What this task involves. Rewrite every entry below, changing "x axis" to "horizontal axis" and keeping everything else as it is.

Information shown.
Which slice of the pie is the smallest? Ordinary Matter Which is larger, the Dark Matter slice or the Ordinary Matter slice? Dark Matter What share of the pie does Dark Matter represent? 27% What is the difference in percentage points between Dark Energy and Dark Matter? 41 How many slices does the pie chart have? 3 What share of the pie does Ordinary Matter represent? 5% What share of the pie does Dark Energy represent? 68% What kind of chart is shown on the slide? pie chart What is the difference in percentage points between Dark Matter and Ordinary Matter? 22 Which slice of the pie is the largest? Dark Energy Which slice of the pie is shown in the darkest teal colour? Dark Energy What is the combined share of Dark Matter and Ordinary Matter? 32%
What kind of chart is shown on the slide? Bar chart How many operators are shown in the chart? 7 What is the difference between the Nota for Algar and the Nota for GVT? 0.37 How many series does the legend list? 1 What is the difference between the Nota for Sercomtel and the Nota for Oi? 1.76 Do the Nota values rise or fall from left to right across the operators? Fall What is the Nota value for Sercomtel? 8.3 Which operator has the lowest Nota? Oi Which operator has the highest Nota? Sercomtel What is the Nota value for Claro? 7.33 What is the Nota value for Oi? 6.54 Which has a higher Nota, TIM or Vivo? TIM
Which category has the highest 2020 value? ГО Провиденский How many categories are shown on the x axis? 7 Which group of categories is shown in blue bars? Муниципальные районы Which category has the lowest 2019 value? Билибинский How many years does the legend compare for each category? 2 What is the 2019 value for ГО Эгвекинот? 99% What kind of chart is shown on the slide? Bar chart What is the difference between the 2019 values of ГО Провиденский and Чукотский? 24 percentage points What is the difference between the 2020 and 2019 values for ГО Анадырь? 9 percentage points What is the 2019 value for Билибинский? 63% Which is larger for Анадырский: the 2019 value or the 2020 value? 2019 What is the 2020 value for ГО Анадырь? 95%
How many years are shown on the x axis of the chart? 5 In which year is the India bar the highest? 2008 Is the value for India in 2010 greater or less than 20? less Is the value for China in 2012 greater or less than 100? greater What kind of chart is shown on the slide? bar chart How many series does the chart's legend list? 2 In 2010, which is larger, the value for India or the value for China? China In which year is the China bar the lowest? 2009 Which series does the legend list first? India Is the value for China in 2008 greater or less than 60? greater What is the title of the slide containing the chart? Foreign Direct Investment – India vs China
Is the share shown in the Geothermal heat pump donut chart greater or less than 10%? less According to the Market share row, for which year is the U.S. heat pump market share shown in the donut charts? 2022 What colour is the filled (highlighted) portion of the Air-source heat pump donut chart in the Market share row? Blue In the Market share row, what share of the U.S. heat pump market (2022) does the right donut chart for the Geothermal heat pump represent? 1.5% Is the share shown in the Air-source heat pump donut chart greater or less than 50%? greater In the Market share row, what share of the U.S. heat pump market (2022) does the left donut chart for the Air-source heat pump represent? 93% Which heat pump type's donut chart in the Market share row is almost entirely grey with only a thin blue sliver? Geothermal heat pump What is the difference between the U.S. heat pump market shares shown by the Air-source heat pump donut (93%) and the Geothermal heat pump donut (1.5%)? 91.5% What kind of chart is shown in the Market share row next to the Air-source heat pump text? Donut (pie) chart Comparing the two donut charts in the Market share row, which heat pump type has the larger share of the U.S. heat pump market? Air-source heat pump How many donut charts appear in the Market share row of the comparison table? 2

Solution to this task.
Which slice of the pie is the smallest? Ordinary Matter Which is larger, the Dark Matter slice or the Ordinary Matter slice? Dark Matter What share of the pie does Dark Matter represent? 27% What is the difference in percentage points between Dark Energy and Dark Matter? 41 How many slices does the pie chart have? 3 What share of the pie does Ordinary Matter represent? 5% What share of the pie does Dark Energy represent? 68% What kind of chart is shown on the slide? pie chart What is the difference in percentage points between Dark Matter and Ordinary Matter? 22 Which slice of the pie is the largest? Dark Energy Which slice of the pie is shown in the darkest teal colour? Dark Energy What is the combined share of Dark Matter and Ordinary Matter? 32%
What kind of chart is shown on the slide? Bar chart How many operators are shown in the chart? 7 What is the difference between the Nota for Algar and the Nota for GVT? 0.37 How many series does the legend list? 1 What is the difference between the Nota for Sercomtel and the Nota for Oi? 1.76 Do the Nota values rise or fall from left to right across the operators? Fall What is the Nota value for Sercomtel? 8.3 Which operator has the lowest Nota? Oi Which operator has the highest Nota? Sercomtel What is the Nota value for Claro? 7.33 What is the Nota value for Oi? 6.54 Which has a higher Nota, TIM or Vivo? TIM
Which category has the highest 2020 value? ГО Провиденский How many categories are shown on the horizontal axis? 7 Which group of categories is shown in blue bars? Муниципальные районы Which category has the lowest 2019 value? Билибинский How many years does the legend compare for each category? 2 What is the 2019 value for ГО Эгвекинот? 99% What kind of chart is shown on the slide? Bar chart What is the difference between the 2019 values of ГО Провиденский and Чукотский? 24 percentage points What is the difference between the 2020 and 2019 values for ГО Анадырь? 9 percentage points What is the 2019 value for Билибинский? 63% Which is larger for Анадырский: the 2019 value or the 2020 value? 2019 What is the 2020 value for ГО Анадырь? 95%
How many years are shown on the horizontal axis of the chart? 5 In which year is the India bar the highest? 2008 Is the value for India in 2010 greater or less than 20? less Is the value for China in 2012 greater or less than 100? greater What kind of chart is shown on the slide? bar chart How many series does the chart's legend list? 2 In 2010, which is larger, the value for India or the value for China? China In which year is the China bar the lowest? 2009 Which series does the legend list first? India Is the value for China in 2008 greater or less than 60? greater What is the title of the slide containing the chart? Foreign Direct Investment – India vs China
Is the share shown in the Geothermal heat pump donut chart greater or less than 10%? less According to the Market share row, for which year is the U.S. heat pump market share shown in the donut charts? 2022 What colour is the filled (highlighted) portion of the Air-source heat pump donut chart in the Market share row? Blue In the Market share row, what share of the U.S. heat pump market (2022) does the right donut chart for the Geothermal heat pump represent? 1.5% Is the share shown in the Air-source heat pump donut chart greater or less than 50%? greater In the Market share row, what share of the U.S. heat pump market (2022) does the left donut chart for the Air-source heat pump represent? 93% Which heat pump type's donut chart in the Market share row is almost entirely grey with only a thin blue sliver? Geothermal heat pump What is the difference between the U.S. heat pump market shares shown by the Air-source heat pump donut (93%) and the Geothermal heat pump donut (1.5%)? 91.5% What kind of chart is shown in the Market share row next to the Air-source heat pump text? Donut (pie) chart Comparing the two donut charts in the Market share row, which heat pump type has the larger share of the U.S. heat pump market? Air-source heat pump How many donut charts appear in the Market share row of the comparison table? 2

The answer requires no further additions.